Judging from a poll and Hong Kong news reports, Tsang's goal will be hard to implement. In a poll conducted after Tsang made his comments, 90% of Hong Kong parents surveyed said that having three children was next to impossible. “It was a call greeted with almost universal disdain,” reported the Hong Kong Standard on March 4. “More than 95% of 624 mothers interviewed rejected Tsang's call, saying government benefits are not sufficient to support an extra child. Nearly 90% said they will not have more than two children. Financial considerations, especially the high cost of education, are the major concern for couples planning to have children, according to the survey.” Currently, parents receive a HK$30,000 (US$3,850) tax allowance per child, but education, especially in the large numbers of private schools, is expensive.
Singapore is well ahead of Hong Kong in offering financial incentives for child-bearing. “Singapore, also beset by a seriously slowing birth rate, offers a wide range of benefits to parents, such as grants for child savings accounts ranging from HK$28,500 and HK$57,000, and even monthly subsidies of about HK$1,900 for babysitting,” noted the Standard. “The first two babies each receive HK$15,000 grants, while the third and fourth receive HK$28,500.”

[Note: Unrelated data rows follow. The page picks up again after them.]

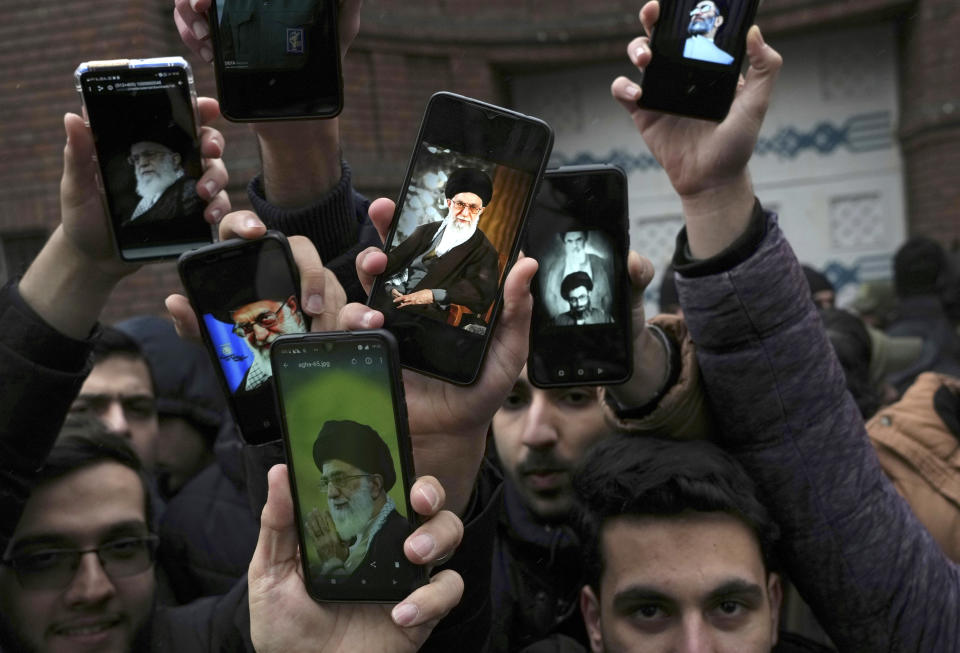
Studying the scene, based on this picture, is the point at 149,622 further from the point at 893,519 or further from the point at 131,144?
the point at 893,519

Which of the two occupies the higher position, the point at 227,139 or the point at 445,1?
the point at 445,1

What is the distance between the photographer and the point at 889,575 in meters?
1.61

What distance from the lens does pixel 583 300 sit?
61.3 inches

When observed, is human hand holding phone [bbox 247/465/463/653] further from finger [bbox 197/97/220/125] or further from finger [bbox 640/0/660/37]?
finger [bbox 640/0/660/37]

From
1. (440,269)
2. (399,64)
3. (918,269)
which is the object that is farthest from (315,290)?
(399,64)

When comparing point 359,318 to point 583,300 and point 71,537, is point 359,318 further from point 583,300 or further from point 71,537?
point 71,537

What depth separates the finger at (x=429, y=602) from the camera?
115 cm

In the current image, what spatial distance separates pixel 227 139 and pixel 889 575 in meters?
5.00

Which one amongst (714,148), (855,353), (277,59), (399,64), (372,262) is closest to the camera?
(372,262)

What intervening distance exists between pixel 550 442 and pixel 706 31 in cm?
91

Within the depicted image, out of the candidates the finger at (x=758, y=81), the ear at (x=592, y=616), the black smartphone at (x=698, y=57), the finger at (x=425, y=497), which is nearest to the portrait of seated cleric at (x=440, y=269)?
the finger at (x=425, y=497)

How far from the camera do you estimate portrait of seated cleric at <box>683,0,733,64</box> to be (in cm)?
157

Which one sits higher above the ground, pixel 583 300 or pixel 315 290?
pixel 315 290

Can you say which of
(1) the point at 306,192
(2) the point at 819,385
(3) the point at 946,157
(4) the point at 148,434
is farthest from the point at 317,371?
(3) the point at 946,157
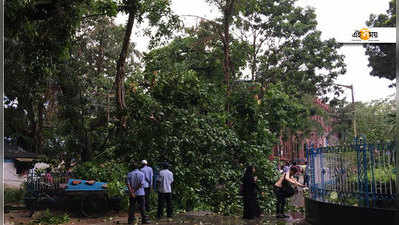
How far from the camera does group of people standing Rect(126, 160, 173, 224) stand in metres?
11.5

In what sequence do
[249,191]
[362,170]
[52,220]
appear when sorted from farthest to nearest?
[52,220] → [249,191] → [362,170]

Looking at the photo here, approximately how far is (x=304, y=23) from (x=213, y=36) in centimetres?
777

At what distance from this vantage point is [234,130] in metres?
17.9

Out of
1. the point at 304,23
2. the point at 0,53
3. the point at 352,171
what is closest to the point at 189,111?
the point at 352,171

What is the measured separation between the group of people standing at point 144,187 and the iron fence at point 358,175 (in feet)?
14.4

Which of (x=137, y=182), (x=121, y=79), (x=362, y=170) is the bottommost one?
(x=137, y=182)

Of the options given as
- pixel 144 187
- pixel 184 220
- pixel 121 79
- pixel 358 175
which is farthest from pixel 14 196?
pixel 358 175

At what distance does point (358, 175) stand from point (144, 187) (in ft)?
20.7

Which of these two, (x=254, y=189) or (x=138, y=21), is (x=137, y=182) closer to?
(x=254, y=189)

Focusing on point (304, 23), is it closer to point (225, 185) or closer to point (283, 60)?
point (283, 60)

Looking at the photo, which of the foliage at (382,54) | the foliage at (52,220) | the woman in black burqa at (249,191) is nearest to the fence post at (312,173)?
the woman in black burqa at (249,191)

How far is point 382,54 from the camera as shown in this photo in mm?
26859

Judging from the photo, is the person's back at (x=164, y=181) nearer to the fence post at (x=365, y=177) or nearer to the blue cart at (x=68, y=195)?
the blue cart at (x=68, y=195)

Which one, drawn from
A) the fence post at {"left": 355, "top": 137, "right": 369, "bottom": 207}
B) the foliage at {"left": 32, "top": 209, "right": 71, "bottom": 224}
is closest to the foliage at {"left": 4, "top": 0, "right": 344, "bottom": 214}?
the foliage at {"left": 32, "top": 209, "right": 71, "bottom": 224}
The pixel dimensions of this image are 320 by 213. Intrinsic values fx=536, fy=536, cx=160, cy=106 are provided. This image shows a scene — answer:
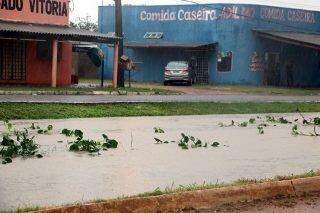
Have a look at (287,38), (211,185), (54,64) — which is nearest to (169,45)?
(287,38)

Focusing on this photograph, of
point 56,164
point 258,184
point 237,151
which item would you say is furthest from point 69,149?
point 258,184

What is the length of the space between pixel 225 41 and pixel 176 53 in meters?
3.95

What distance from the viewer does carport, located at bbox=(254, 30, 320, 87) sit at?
3678 cm

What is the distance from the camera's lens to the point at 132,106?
663 inches

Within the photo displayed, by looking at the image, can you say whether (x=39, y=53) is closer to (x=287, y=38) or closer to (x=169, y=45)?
(x=169, y=45)

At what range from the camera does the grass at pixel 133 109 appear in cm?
1420

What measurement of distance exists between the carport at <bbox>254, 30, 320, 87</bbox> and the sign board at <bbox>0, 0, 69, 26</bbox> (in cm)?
1439

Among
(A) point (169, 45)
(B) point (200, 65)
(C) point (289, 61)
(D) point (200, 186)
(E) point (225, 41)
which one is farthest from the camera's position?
(C) point (289, 61)

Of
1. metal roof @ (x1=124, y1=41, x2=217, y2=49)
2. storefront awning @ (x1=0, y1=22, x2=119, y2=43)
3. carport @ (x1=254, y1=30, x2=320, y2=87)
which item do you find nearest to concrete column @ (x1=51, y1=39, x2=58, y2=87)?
storefront awning @ (x1=0, y1=22, x2=119, y2=43)

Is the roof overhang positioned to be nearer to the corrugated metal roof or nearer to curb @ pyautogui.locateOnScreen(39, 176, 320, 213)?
the corrugated metal roof

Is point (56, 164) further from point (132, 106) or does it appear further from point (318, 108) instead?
point (318, 108)

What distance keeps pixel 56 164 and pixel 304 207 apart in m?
3.41

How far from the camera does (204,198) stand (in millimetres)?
5812

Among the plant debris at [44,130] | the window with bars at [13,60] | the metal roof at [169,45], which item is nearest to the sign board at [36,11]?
the window with bars at [13,60]
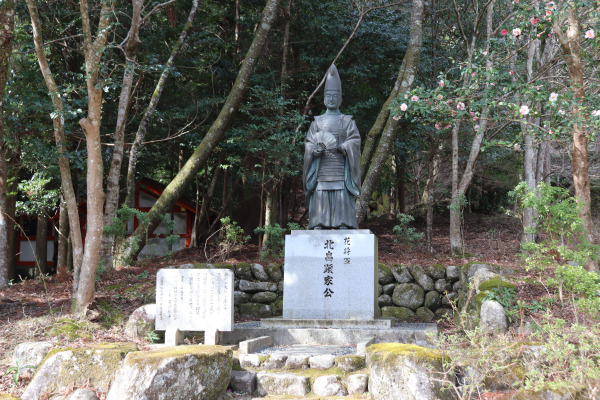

The absorption of women out of the home and into workplaces in modern economies and government promises to provide support in old age have made children dispensable economic liabilities in the eyes of most. Mothers don't have time for kids anymore. “The responsibilities of raising a family dilute the earning power of working mothers, discouraging them from having more children,” reported the Standard on March 7. “That is the view of 49-year-old mother Tam Fung-hing, who noted the difficulty of having a full-time job as a clerk for 18 years while bringing up two children, now teenagers.” She's between a rock and a hard place, telling the newspaper, “I cannot quit my job because I need money to raise the children.”
Let's pray Donald Tsang can save Hong Kong from demographic self-destruction.
Joseph A. D'Agostino is Vice President for Communications at Population Research Institute, a non-profit organization dedicated to debunking the myth that the world is overpopulated.